As I researched my family, I would periodically come across a male cousin whose given name is Lorenzo Dow. I really did not see a reason to wonder why Lorenzo Dow was a given name until I found cousins named Lorenzo Dow all over the United States and now recently in Canada.
At this point, I began to wonder why Lorenzo and, in particular, why Lorenzo Dow? I looked at the information that I had about each of my Lorenzo Dow relatives. They were distant cousins, not only in relationship but in physical proximity. Some were related to me but not to each other. The only pattern that I could discern was that these relatives were born between 1810 and 1857.
Like many others whose ancestors lived in the United States in the early days of its existence, I have many relative with given names of Thomas Jefferson, George Washington, Alexander Hamilton, etc. Most have no connection to the men after whom they were named. I suspected that Lorenzo Dow was man of some renown who apparently was a man of note at least by 1810.
So it seems that there was a man named Lorenzo Dow who was a circuit preacher. I found a book entitled The Eccentric Preacher or A Sketch of the Life of the Celebrated Lorenzo Dow. The book is an abridged version of Lorenzo Dow's journal and was published in 1841 in Lowell, Massachusetts by E. A. Rice & Co.
Lorenzo Dow (1777-1834) was born in Connecticut. He had developed an intense interest in preaching at the age of four. This interest grew as often he had dreams of himself in the role of an itinerant preacher. Limited by the lack of a horse, Dow preached primarily in Connecticut and Rhode Island. His parents attempted to dissuade him from becoming a preacher but by 1796, they gave in and provided him with money and clothes.
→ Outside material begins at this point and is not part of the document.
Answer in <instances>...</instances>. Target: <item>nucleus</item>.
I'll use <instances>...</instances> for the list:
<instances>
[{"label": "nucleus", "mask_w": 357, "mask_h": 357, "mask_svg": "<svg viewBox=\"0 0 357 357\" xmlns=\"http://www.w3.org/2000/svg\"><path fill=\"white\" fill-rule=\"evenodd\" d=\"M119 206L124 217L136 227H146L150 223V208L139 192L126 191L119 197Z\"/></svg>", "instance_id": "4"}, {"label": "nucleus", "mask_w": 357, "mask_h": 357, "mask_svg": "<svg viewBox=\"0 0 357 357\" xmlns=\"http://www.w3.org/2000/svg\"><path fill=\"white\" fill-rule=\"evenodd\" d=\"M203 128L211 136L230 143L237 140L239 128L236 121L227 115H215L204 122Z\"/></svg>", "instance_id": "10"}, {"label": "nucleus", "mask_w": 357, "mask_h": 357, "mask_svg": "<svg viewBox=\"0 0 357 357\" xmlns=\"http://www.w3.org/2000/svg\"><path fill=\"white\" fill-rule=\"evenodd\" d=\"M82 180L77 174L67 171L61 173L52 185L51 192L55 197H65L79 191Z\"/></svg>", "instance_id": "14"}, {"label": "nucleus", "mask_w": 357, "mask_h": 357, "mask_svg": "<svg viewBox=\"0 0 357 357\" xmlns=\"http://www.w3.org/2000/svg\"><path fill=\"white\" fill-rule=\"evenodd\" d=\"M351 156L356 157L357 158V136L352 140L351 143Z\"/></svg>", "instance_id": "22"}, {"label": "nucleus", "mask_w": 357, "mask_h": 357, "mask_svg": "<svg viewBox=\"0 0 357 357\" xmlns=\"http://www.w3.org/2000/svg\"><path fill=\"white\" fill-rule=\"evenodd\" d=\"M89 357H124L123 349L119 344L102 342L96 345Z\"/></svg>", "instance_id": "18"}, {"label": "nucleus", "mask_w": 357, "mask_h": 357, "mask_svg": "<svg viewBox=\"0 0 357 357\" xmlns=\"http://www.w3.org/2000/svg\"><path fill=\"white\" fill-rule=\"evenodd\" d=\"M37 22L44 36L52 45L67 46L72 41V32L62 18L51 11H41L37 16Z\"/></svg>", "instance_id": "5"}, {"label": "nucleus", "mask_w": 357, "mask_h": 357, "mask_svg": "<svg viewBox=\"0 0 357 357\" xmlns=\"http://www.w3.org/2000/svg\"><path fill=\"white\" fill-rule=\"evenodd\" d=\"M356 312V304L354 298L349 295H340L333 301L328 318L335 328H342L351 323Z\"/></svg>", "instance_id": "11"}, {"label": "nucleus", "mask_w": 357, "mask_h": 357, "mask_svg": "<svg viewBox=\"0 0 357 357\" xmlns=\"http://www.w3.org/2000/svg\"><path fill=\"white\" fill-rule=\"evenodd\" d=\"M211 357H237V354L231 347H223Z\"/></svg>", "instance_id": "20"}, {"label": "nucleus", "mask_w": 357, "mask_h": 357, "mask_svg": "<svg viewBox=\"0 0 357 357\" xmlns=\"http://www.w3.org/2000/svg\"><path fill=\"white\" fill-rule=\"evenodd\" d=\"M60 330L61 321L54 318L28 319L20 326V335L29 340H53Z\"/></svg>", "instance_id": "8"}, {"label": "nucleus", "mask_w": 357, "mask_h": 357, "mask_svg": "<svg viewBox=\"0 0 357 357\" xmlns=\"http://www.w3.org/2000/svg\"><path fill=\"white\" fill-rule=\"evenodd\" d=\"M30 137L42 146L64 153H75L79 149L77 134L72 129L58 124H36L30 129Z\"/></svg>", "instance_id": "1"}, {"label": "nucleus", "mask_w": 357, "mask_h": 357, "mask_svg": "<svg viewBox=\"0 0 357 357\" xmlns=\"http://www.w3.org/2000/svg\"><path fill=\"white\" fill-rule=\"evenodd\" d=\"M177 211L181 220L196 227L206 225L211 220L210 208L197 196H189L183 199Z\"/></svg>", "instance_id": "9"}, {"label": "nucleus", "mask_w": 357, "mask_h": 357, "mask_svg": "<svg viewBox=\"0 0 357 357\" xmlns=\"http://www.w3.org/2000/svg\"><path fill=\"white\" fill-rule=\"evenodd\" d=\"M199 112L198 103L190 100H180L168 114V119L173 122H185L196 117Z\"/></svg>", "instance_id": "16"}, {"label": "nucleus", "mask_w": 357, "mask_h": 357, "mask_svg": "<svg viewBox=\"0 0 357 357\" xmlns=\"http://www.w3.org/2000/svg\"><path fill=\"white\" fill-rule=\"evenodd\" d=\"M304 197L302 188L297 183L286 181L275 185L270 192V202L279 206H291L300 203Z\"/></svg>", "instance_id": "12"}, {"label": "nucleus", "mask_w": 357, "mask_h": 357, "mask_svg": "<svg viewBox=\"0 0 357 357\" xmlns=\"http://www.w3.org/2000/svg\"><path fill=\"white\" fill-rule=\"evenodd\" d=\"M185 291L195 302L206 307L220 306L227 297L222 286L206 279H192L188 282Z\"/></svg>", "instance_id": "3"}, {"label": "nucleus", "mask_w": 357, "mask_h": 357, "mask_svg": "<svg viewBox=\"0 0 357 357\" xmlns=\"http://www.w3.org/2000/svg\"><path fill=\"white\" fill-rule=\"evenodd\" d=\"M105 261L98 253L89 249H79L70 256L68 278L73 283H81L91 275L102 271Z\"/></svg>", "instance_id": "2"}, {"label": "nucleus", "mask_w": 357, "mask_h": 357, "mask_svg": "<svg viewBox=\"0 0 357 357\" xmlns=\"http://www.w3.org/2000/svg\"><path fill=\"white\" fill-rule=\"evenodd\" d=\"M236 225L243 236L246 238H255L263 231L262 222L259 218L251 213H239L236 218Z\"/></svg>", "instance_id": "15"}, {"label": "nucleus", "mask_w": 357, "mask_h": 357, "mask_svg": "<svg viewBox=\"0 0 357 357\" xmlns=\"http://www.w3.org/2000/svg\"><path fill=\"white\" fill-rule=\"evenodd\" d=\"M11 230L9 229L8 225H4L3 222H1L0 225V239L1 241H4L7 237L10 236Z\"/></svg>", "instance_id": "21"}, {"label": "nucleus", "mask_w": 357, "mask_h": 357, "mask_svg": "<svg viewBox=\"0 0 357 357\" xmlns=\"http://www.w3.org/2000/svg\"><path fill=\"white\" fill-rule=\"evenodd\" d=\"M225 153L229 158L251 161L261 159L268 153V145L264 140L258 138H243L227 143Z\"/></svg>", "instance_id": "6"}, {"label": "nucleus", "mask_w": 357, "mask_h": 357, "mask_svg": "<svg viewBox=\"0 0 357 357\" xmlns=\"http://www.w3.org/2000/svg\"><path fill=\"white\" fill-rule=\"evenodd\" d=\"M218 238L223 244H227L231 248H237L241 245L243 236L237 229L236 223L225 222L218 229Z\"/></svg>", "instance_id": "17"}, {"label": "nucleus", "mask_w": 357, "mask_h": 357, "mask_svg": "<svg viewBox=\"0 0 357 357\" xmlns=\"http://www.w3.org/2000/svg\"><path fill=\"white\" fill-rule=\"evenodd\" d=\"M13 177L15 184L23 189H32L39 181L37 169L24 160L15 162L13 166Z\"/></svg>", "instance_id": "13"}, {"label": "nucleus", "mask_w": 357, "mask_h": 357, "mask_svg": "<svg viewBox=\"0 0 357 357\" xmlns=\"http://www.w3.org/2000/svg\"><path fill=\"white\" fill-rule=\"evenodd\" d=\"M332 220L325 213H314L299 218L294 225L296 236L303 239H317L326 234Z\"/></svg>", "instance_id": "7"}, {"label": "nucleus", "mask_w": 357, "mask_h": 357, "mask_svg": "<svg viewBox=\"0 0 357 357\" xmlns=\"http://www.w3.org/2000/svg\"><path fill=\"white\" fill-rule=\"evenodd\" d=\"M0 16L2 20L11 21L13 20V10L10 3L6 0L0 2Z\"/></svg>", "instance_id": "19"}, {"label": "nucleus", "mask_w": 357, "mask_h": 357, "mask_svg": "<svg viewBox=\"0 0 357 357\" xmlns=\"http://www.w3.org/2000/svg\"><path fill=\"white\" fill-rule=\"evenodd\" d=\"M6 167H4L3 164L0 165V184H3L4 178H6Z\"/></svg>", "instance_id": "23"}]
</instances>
By this time, Lorenzo Dow had become a Methodist and hope to become a Methodist preacher. He was turned down by the Methodist Conference but was accepted in 1798 as a circuit preacher with his first circuit in Pittstown, New York. He did not stay on the New York circuit long before being transferred to a circuit in Pittsfield, Massachusetts followed by one in Essex, Vermont.
As I read the book, I found that Dow suffered with poor health from childhood and throughout his life. He had become ill while on his circuit in Vermont. He requested to be sent to Ireland. Instead the Methodist Conference assigned him to Canada. It was from Canada that he sailed in October, 1799 to Ireland, intent on converting the Catholics.
He returned to the United States in April, 1801 and began preaching in the South. He made another trip to Ireland and England in 1805. By the end of his life, Dow had traveled throughout the United States and in Canada
Lorenzo Dow did not practice personal hygiene and pictures of him on flyers, pamphlets and books show him with long hair and beard. His appearance reminds me of the pictures of Rasputin who managed to captivate the Czarina Alexandra.
Reading his journal, I found his sermons to be full of fire and brimstone. He often wrote about those who disagreed with him and many times placed curses upon his critics. Between his manner and his appearance, some called him "crazy Dow" or "crazy Lorenzo."
He had as many who reviled him as those who loved him. The US Census from 1790 through 1840, only identified the head of household. I searched the indices for each of these years and found the occurrence of Lorenzo as a given name to be extremely rare until 1830 when there were 246 people with the name Lorenzo. In 1840, the number grew to 970.
The 1850 US Census was the first census in which all the members of a household were identified. In that year, I found 8,595 people named Lorenzo in the index. Ten years later, 10,346 Lorenzos are in the index. It would seem that Lorenzo Dow's popularity and influence was waning. While the population in the United States was growing, the number of people named Lorenzo in the indices from 1860 through 1930 remained about the same from decade to decade.